*Collected data entries*:

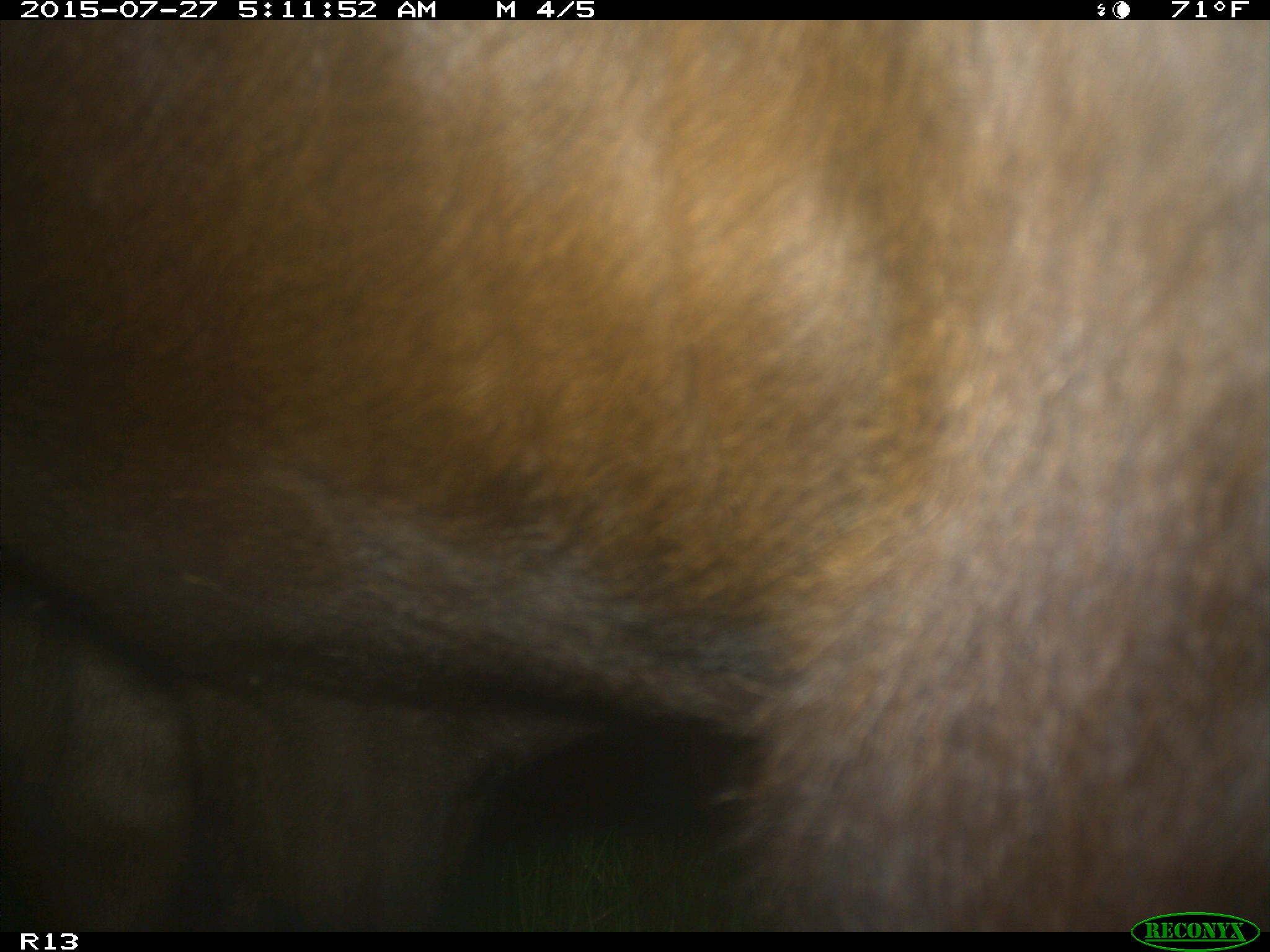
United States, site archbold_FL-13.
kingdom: Animalia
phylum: Chordata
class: Mammalia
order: Artiodactyla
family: Bovidae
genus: Bos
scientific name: Bos taurus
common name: domestic cow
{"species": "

*EXERCISE INSTRUCTIONS*:
From the first line to the last, set down the records word for word and drop the images.

*OUTPUT FOR THIS EXERCISE*:
United States, site archbold_FL-13.
kingdom: Animalia
phylum: Chordata
class: Mammalia
order: Artiodactyla
family: Bovidae
genus: Bos
scientific name: Bos taurus
common name: domestic cow
{"species": "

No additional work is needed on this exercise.